Projects

I have worked on a broad range of projects in machine learning and natural language processing.
Details of some of the projects are listed below.

Amortized Inference

For many structured prediction tasks in natural language processing and computer vision, the prediction
phrase is complicated and time consuming. As we move in an era where we dream of processing the entire web
on a daily basis or we want to process the twitter feeds in real time, we need to use the tools over billions
of instances. Many of these instances are similar (e.g. many people blaming Democrats or many people blaming
Republicans for the Government shutdown). Our tools will process many similar instances and therefore it
is bound to repeat the same computations again and again. The method we proposed was to store the predicted
structure for inputs as we process them and for each new input, check the cache of previously processed inputs
to see if some theorecital conditions are satisfied to guarantee that one of structures predicted previously
will be the optimal structure for the new input (without solving the new input problem). As we process more,
our cache will get richer and we will need to solve fewer problems from scratch in future as we will be able
to answer most of the problems from cache alone.

Relevant Publications

Gourab Kundu*, Vivek Srikumar*, Dan Roth, Margin based Decomposed Amortized Inference, Annual Meeting of
Association of Computational Linguistics (ACL), 2013 Poster
Vivek Srikumar*, Gourab Kundu*, Dan Roth, On Amortizing Inference Cost for Structured Prediction, Empirical
Methods on Natural Language Processing (EMNLP)2012 Poster

Domain Adaptation

Statistical learning methods have an assumption that the training and test data are drawn from the same
distribution. Unfortunately, in fields like language processing and computer vision and others, quite often
we have to train models from training data of one domain and need to test it on data from a different domain.
As labeling data is very expensive and the number of different domains is very large, it is infeasible to label enough data
from each domain and train a separate model for each domain. The solution is then to train a model from training
data of some domain and then adapt the model for a new domain without any labeled data. The direction I am working on
is to use the same model on all domains and change the text from each domain so that the same model can have high accuracy
on this adapted text. Text adaptation for a new domain can be less time consuming than building a new model for
each new domain. Moreover, model adaptation is infeasible when the model is itself a mixture of several independent
models and tools. In these cases, text adaptation is the only feasible solution.

Relevant Publications

Gourab Kundu, Dan Roth, Adapting Text instead of the Model : An Open Domain Approach, International Conference on
Computational Natural Language Learning (CoNLL), Portland, 2011. (BEST STUDENT PAPER AWARD)
Gourab Kundu, Ming-wei Chang, Dan Roth, Prior Knowledge Driven Domain Adaptation, ICML Workshop on Combining Learning
Strategies to Reduce Label Cost, Seattle, 2011
Gourab Kundu, Ming-wei Chang, Dan Roth, ChengXiang Zhai, A New Framework for Domain Adaptation without Model Retraining,
Computer Science Research and Technical Reports, University of Illinois (2013)

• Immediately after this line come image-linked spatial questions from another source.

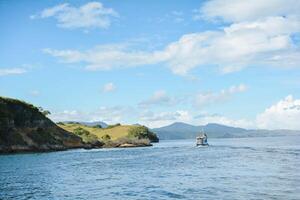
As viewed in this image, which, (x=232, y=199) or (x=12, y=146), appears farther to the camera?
(x=12, y=146)

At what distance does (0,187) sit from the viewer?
226 feet

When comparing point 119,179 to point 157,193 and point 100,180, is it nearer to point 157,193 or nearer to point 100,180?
point 100,180

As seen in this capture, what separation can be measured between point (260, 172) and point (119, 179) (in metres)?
25.5

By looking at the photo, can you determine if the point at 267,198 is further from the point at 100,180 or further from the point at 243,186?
the point at 100,180

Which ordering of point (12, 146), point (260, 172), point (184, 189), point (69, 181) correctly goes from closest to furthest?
point (184, 189) < point (69, 181) < point (260, 172) < point (12, 146)

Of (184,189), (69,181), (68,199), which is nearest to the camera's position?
(68,199)

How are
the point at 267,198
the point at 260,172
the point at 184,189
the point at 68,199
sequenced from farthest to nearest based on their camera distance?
the point at 260,172
the point at 184,189
the point at 68,199
the point at 267,198

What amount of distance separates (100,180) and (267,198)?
33196mm

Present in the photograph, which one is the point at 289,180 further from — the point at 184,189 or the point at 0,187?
the point at 0,187

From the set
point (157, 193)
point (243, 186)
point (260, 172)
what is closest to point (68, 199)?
point (157, 193)

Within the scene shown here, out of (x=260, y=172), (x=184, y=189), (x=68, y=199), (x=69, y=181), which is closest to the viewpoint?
(x=68, y=199)

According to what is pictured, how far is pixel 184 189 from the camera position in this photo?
61031 millimetres

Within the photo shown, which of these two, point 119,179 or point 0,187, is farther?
point 119,179

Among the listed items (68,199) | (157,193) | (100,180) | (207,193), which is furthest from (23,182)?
(207,193)
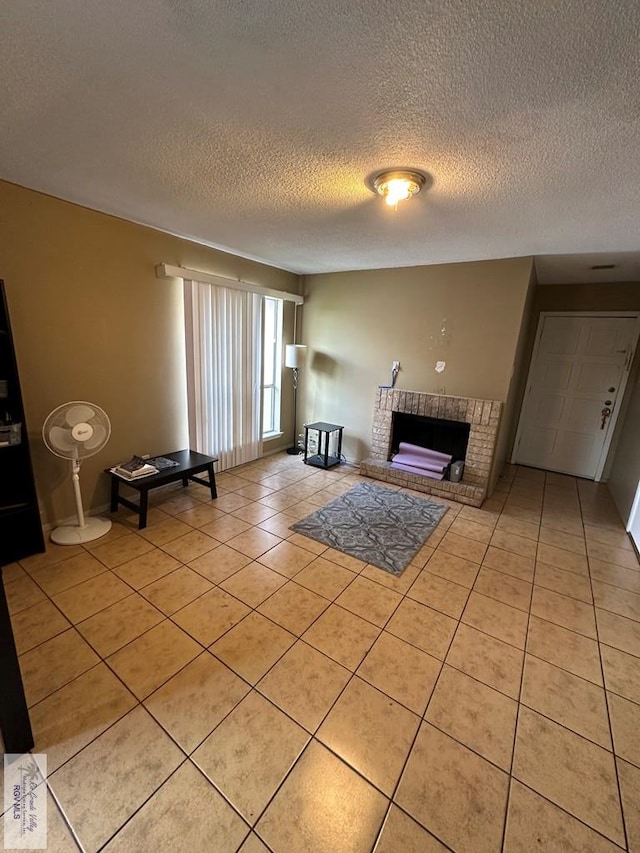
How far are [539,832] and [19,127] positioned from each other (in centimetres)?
338

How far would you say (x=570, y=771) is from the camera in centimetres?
126

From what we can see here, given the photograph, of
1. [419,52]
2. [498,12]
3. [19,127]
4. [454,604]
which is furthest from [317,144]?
[454,604]

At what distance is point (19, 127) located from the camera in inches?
60.1

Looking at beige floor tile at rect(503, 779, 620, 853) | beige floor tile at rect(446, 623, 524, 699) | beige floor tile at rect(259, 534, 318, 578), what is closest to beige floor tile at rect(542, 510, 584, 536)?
beige floor tile at rect(446, 623, 524, 699)

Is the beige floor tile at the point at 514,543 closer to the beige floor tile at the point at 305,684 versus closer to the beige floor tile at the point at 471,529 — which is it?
the beige floor tile at the point at 471,529

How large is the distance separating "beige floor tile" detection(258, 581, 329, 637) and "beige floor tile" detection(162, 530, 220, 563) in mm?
714

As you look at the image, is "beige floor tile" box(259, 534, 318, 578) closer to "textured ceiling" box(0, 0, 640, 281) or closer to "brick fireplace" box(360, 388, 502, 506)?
"brick fireplace" box(360, 388, 502, 506)

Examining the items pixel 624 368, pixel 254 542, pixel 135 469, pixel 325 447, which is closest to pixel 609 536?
pixel 624 368

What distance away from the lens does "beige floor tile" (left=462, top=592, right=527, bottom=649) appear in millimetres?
1853

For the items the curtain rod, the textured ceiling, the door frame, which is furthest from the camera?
the door frame

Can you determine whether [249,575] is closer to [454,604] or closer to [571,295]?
[454,604]

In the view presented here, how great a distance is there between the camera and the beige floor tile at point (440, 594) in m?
2.03

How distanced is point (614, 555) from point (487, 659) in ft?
5.76

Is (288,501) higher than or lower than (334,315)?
lower
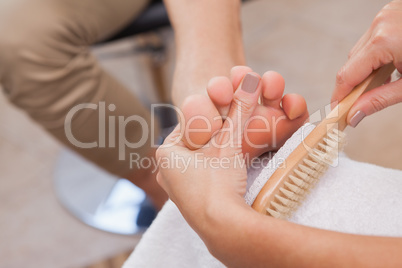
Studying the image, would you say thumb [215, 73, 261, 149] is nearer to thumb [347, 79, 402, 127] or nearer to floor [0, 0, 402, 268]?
thumb [347, 79, 402, 127]

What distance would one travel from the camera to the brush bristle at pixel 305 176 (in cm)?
39

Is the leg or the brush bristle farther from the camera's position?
the leg

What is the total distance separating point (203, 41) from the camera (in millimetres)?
598

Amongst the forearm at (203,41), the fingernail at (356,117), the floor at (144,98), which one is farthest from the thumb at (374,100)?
the floor at (144,98)

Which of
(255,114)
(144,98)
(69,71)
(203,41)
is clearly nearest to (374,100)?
(255,114)

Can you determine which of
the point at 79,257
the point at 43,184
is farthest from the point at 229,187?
the point at 43,184

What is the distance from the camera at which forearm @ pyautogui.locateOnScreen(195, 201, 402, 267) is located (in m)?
0.31

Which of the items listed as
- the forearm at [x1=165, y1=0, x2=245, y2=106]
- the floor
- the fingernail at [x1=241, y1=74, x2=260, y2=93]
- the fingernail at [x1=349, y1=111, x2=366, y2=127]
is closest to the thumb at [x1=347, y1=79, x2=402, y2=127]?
the fingernail at [x1=349, y1=111, x2=366, y2=127]

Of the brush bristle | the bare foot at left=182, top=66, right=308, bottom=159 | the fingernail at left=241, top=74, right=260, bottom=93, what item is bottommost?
the brush bristle

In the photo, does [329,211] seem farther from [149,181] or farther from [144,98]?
[144,98]

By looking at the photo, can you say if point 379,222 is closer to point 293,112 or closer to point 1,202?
point 293,112

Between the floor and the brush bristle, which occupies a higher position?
the brush bristle

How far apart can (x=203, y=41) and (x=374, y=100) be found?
26 cm

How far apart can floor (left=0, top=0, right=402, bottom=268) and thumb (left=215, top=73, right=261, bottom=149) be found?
417mm
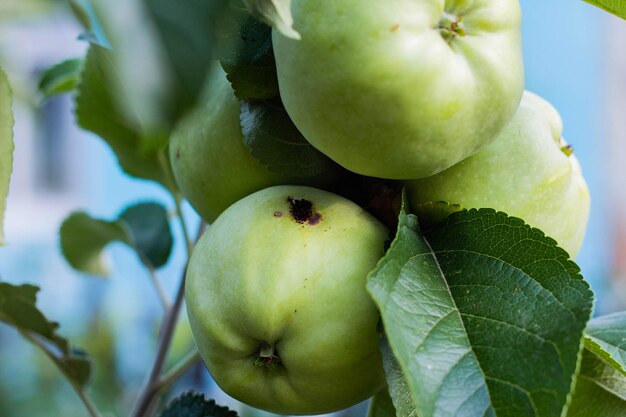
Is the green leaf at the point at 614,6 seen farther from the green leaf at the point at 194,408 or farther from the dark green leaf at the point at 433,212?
the green leaf at the point at 194,408

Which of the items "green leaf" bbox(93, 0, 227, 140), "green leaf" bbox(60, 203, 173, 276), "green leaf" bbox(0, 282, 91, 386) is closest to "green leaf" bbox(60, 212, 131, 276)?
"green leaf" bbox(60, 203, 173, 276)

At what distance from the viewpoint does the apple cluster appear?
401mm

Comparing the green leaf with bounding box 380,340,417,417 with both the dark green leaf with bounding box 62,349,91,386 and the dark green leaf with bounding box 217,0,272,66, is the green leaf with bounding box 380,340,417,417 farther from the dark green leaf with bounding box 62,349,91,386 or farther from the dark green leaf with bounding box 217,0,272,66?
the dark green leaf with bounding box 62,349,91,386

Scientific Literature Analysis

One of the basic steps of analysing the scientific literature is to identify the key techniques, problems and applications.
In this project, I built a bootstrapper from only a few seed patterns using a variant of Yarowsky algorithm to identify the
techniques and applications from a scientific domain and then did coreference acorss them using the citation network. The
idea is that two mentions should be coreferent if they are often used in the context of similar citations. This analysis proved
essential in future trend analysis of scientific research. I showed how it is possible to answer questions like what techniques
are used in what appplications, how does a concept change role over time for example, it tends to be used more as a technique instead
of an application.

Relevant Publications

Chen-tse Tsai, Gourab Kundu, Dan Roth, Concept-Based Analysis of Scientific Literature, Conference on Information and Knowledge
Management (CIKM), 2013

Textual Entailment

Textual Entailment is the task of determining whether a given text entails a given hypothesis. The classifier for entailment decision
depends on the latent alignment of the text and the hypothesis and in turn, this latent alignment must be learned to be predictive of
the final task in consideration. In this project, I framed alignment as a constrained optimization problem and jointly learned the
alignment and entailment decisions.

Relevant Publications

Mark Sammons, V.G.Vinod Vydiswaran, Tim Vieira, Nikhil Johri, Ming-Wei Chang, Dan Goldwasser, Vivek Srikumar, Gourab Kundu,
Yuancheng Tu, Kevin Small, Joshua Rule, Quang Do, Dan Roth, Relation Alignment for Textual Entailment Recognition, TAC 2009
Workshop, Maryland, USA Poster Oral Presentation

Computational Learning Theory

Teaching is a scenario where a teacher knows the true concept and wants to teach it to a learner using examples. The complexity of
teaching a concept class can be thought of as a lower bound of any other form of learning. In this project, I analysed a real world
scenario where firstly, the teacher does not know the target concept exactly, instead has some partial knowledge and secondly, he is
constrained to teach using examples from a set of available examples instead of all possible examples. I showed how even in these cases,
the sample complexity is polynomial for teaching several important concept classes under different characterizations of the set of
available examples to the teacher.

Relevant Publications

Gourab Kundu, Dan Roth, Teaching with Examples in a Real Environment, Computer Science Research and Technical Reports, University of Illinois (2013)